*Source passage*.
# # # # # # #
Regulatory Alignment

Infrastructure teams navigate overlapping requirements: TCFD, CSRD, ISSB, EU Taxonomy. Platforms should generate disclosure-ready outputs across multiple frameworks rather than requiring manual reformatting.

Integration and Usability

As one portfolio manager explained: “We want to experiment and see value over time. We don’t want something gigantic.” Evaluate API access, export formats, onboarding duration, and scalability from pilot to full deployment.

Build Versus Buy

Internal development creates long-term maintenance obligations as climate science and vulnerability models evolve. A hybrid approach - using external analytics as foundation while calibrating outputs against proprietary operational data - balances rigor with resource constraints.

Critical Vendor Questions

Methodology:

  • What climate model generation (CMIP5 or CMIP6)?
  • How many ensemble models; do you present uncertainty ranges?
  • Is methodology peer-reviewed?
  • How are vulnerability functions derived for specific asset types?
  • Update frequency for climate data?

Financial Outputs:

  • Can outputs express expected annual losses in currency terms?
  • Do outputs integrate into DCF models or require manual translation?
  • Can adaptation scenarios calculate payback periods?

Integration:

  • API access available?
  • What export formats supported?
  • Can pilots scale to programmatic integration?
# # # # # # #
*Dataset extract*.
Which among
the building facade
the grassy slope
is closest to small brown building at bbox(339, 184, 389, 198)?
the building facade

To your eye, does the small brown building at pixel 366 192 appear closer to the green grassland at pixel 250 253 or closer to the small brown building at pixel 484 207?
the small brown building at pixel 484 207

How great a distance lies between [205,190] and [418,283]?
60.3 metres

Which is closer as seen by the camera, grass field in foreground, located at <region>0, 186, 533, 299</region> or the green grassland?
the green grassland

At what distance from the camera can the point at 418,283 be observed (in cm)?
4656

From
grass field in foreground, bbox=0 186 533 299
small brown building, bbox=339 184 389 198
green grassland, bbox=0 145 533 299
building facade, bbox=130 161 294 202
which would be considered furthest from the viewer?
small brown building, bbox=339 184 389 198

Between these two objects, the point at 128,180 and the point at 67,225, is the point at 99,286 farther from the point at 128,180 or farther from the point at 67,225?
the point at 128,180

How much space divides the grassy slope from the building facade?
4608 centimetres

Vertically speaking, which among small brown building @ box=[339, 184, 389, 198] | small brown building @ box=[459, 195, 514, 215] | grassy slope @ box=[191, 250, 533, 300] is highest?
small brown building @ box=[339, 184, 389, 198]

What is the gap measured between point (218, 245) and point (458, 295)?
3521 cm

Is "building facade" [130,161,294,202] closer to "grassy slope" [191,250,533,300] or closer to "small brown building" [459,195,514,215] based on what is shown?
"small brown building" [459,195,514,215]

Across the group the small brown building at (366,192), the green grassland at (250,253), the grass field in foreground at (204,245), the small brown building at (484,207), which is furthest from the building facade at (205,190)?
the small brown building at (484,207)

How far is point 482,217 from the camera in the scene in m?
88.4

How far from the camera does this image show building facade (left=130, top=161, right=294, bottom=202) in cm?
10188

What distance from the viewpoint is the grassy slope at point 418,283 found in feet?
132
# # # # # # #
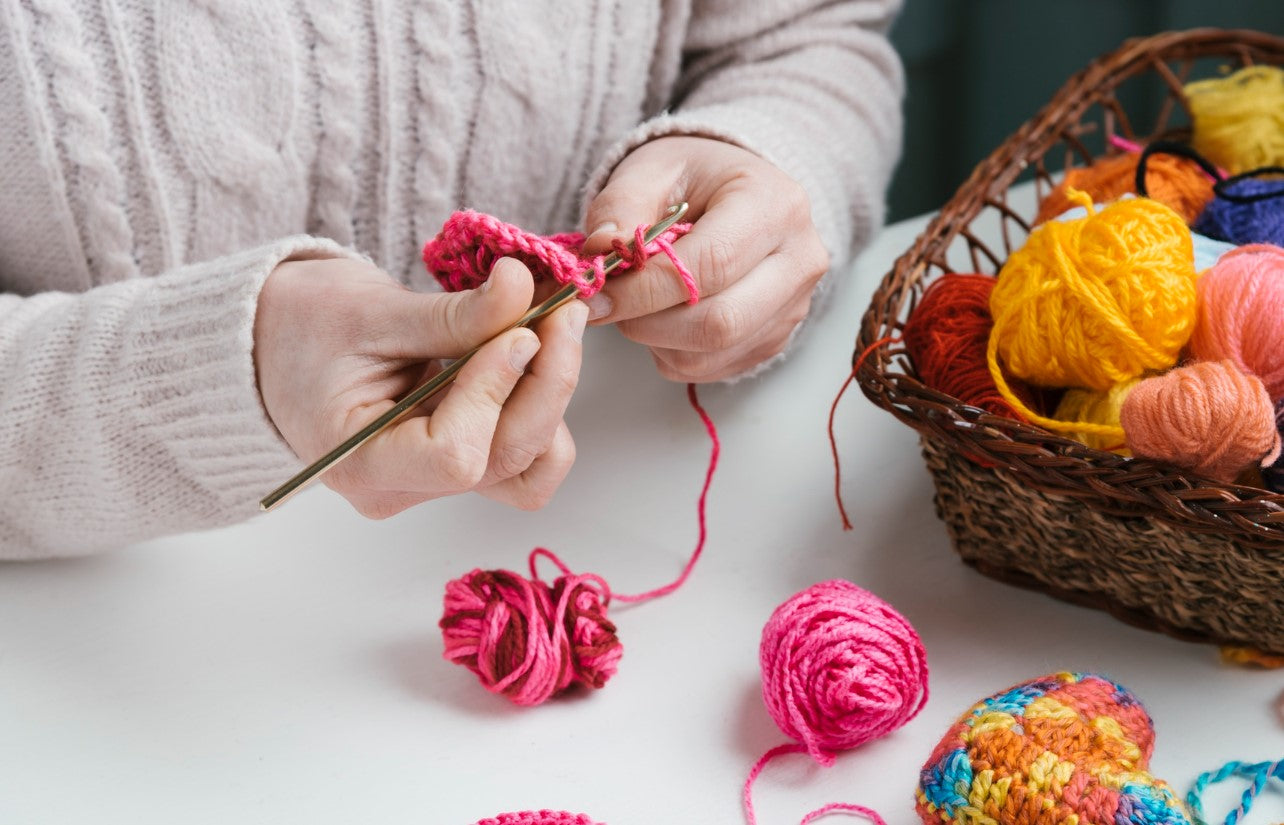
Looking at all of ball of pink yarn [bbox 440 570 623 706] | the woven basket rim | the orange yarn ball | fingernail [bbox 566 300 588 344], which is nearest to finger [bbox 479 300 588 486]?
# # # # # # #
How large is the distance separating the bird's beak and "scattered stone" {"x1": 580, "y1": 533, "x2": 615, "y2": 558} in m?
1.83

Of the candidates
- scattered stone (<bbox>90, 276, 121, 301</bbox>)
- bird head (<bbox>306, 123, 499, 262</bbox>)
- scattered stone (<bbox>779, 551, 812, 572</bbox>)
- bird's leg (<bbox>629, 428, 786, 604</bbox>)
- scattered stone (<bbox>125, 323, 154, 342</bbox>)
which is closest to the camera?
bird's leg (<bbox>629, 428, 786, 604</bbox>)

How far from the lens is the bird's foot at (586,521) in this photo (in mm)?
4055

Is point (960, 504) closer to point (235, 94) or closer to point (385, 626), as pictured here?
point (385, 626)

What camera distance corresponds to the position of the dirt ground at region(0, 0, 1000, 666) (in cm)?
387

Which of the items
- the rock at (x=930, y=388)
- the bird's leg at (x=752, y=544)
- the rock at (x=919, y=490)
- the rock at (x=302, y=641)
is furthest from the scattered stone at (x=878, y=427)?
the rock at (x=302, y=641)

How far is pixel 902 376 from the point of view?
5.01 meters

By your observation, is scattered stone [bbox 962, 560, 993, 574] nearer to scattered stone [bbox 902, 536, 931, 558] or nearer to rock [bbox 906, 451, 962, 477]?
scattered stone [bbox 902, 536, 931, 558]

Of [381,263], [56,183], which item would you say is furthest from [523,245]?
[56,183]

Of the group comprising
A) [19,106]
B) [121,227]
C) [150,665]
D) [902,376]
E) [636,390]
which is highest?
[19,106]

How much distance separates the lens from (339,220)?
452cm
# # # # # # #
*Problem 1*. Find each line in the records above that contains the string "facade", and copy those lines out.
*Problem 2*. Pick up the passage on choosing climate risk analytics platforms after its final line and extend it.

*Exercise response 1*.
the building facade
the building facade
building facade, bbox=130 161 294 202
How much space divides the grassy slope from the building facade?
Is "building facade" [130,161,294,202] closer to "grassy slope" [191,250,533,300] or closer to "small brown building" [459,195,514,215] based on what is shown?
Across the group the small brown building at (366,192), the green grassland at (250,253), the grass field in foreground at (204,245), the small brown building at (484,207), which is furthest from the building facade at (205,190)?
How far from the camera does this image show building facade (left=130, top=161, right=294, bottom=202) in cm?

*Exercise response 2*.
Support:

  • Onboarding timeline and path to independence?
  • Product development priorities?

Commercial:

  • Pilot options before full commitment?
  • All-in costs including training and support?

Red Flags

  • Proprietary methodology without external validation
  • Single climate model without uncertainty ranges
  • Risk scores uncoupled from financial translation
  • No API or programmatic data export
  • Cannot demonstrate outputs for your asset types
  • Enterprise-only pricing with no pilot option

Proof-of-Concept Structure

Run pilots on 5-10 assets spanning geographies, asset types, and risk profiles. Include assets where operational performance data exists for benchmarking. Involve actual platform users, not just procurement teams. Test financial integration thoroughly. Timeline: four to eight weeks typically suffices.

Platforms surviving this process fit your investment workflow, not merely compliance requirements.